> Played with MyISAM - (performance) results seemed to be better than InnoDB but table level locking and possible long recover after crash discorged me from using it.
Right. Go with InnoDB.
96 PARTITIONs -- that's about the practical limit. (There are inefficiencies when having too many partitions; 5.7 / 10.1 may fix some of them.)
> Estimated number of records inserted per hour: 20M (peak 50M)
50M INSERTs/hr = 14K/sec => several performance issues. First, some questions:
* Disks? Rotating? SSDs? RAIDed?
* Batch insert? LOAD DATA? Multi-threaded?
* How random are the indexes?
You really ought to have an PRIMARY KEY, even it is an artificial AUTO_INCREMENT. (If you don't specify a PK, InnoDB gives you a _hidden_ 6-byte int-like thingie.)
> 5.2.10-MariaDB
> Change version to mariadb10.0.x to support better partition pruning (it is almost not supported now)
> RANGE partitioning
Good. See my blog for more discussion:
> Add an additional index key
Caution -- each INDEX must be updated for every row INSERTed. If they are random, then this could lead to I/O thrashing.
> Enable replication (and bin log)
Fine. Note that the longer you wait, the bigger the dump/reload will be to initialize the Slave.
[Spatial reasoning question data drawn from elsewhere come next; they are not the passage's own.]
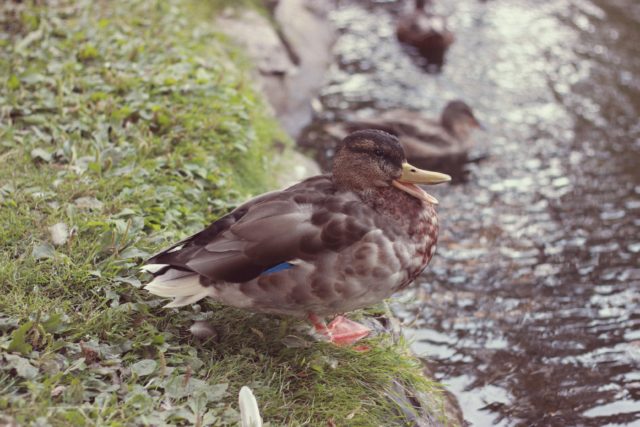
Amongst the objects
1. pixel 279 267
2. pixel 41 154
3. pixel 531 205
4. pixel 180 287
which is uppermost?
pixel 279 267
And the gotchas may bite you.
> Use temp tables / heap storage engine to copy in data from a single partition of Table1 and play with inserted records (do aggregations and store results into other tables)
Excellent! (I won't need to lecture on such.)
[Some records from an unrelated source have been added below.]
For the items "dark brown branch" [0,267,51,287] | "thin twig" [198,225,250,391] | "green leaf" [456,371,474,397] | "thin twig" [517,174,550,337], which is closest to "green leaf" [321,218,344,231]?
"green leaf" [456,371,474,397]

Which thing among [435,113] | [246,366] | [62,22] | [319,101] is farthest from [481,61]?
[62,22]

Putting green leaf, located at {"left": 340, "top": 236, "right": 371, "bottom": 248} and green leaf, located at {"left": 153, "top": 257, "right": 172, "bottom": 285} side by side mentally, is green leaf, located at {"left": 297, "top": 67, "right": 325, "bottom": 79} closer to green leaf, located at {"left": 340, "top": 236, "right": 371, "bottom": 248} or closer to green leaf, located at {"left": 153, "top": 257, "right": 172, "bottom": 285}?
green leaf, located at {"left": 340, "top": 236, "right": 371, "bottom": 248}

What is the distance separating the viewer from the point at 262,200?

I found this to be especially efficient:
1. Load batches of rows into a MEMORY table in a _separate_ database.
2. Aggregate from that table into the Summary tables
3. Load from that table into the big Fact table.
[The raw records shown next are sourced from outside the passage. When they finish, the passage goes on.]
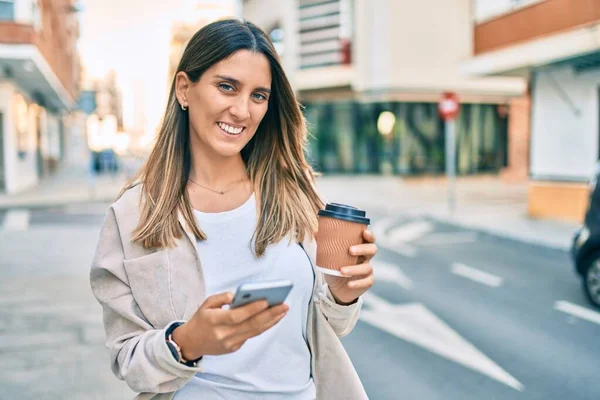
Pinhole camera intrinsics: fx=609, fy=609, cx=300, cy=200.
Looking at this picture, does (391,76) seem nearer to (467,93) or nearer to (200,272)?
(467,93)

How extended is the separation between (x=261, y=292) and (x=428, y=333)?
15.8ft

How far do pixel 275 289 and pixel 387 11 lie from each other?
28.3 meters

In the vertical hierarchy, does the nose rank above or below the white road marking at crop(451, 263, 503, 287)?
above

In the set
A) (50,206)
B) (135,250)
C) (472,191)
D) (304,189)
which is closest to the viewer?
(135,250)

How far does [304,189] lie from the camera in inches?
74.8

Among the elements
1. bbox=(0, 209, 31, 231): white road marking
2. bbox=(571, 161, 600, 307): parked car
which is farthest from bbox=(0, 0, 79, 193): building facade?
bbox=(571, 161, 600, 307): parked car

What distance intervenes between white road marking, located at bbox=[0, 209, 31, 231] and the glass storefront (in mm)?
16110

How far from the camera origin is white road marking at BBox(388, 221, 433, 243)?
38.7 ft

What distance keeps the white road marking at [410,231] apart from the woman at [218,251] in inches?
386

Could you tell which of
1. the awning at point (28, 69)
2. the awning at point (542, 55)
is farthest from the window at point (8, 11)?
the awning at point (542, 55)

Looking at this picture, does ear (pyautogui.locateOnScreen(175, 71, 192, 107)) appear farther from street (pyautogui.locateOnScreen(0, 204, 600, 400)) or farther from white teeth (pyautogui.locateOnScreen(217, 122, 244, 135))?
street (pyautogui.locateOnScreen(0, 204, 600, 400))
* Use RBR (Row Based Replication)
* binlog_ignore_database = the database with the MEMORY table.
This will cut down significantly on the replication traffic.
> I'm aware of costly JDBC inserts (no batch inserts, autocommit, etc.)
You _will_ need to improve on that in order to achieve 50M inserts/hour. 90% of the cost of a single-row INSERT is overhead that could be amortized if you batch the inserts.
If you can gather thousand(s) of rows at a time in the MEMORY table, then about 2 SQLs (an INSERT..SELECT..LEFT JOIN, and a UPDATE..JOIN) will
* replace the IODKU, and
* be 2 COMMITs (autocommit) instead of thousand(s)
(If you want the details on the 2 queries, I'll scratch my head and reconstruct them. Or maybe I will finish my blog on such.)
> just partition drops.
After 96 (or 36) hours?
> `col14` smallint(5) unsigned DEFAULT '0',
Two more lectures averted -- SMALLINT (and other sizes), and UNSIGNED.
What about "NOT NULL"?
> ### my.cnf
(SHOW VARIABLES is better. Possibly not necessary at the moment. But if you would like tuning advice, provide SHOW VARIABLES and SHOW GLOBAL STATUS.)
> query_cache_size=8M
Hardly worth having. And, since you have a high ingestion rate, you probably have a high QC purge rate. Recommend
> lower_case_table_names=1
> table_cache=1024
Note that each partition is effectively a "table".
> innodb_flush_log_at_trx_commit=0
Aha, you already found that one. Recommend 2 over 0; hardly any slower, possibly more secure.
> insert into Table1(col1,col2,..., col19) values (val1, val2,..., val19) ON DUPLICATE KEY UPDATE col1 = col1
Ouch. IODKU needs a UNIQUE (or PRIMARY) key in order to check for "DUPLICATE KEY"!
Did you think about INSERT IGNORE?
After you upgrade, be sure to set
innodb_buffer_pool_instances = 8 -- or some value > 1
> Average record size 209B
> 800 million of records in the table (number of partitions: 36)
> 64GB RAM,
> innodb_buffer_pool_size=32768M
> Buffer pool hit rate 1000 / 1000
--> 167 GB for the table. (Plus indexes?) However,... Before the table gets to 32GB (re buffer_pool), you _may_ start being I/O bound. This is where the randomness of the indexes, and other issues, comes into play.
The hit rate suggests that you have not hit the problem _yet_.
Oh, one more question -- Are the records inserted in roughly timestamp order? That is, is the 'latest' partition hot while the others are cold? Another thing to note: in 5.2 (I think), INSERT does no PARTITION pruning. Another reason to upgrade. (No, I don't know for a fact that 10.0's INSERT will prune.)
If all the activity is in one partition, then the "working set" is only 1.7GB (167GB/96), which is much less than 32GB. This implies that even a 'random' index won't lead to thrashing.
Too much information? Probably not. And I love expounding on scaling/performance of MySQL.
Can any of those VARCHARs be normalized in order to shrink the disk footprint? The normalization is a couple of SQLs while the data is still in the MEMORY table -- very cheap and efficient.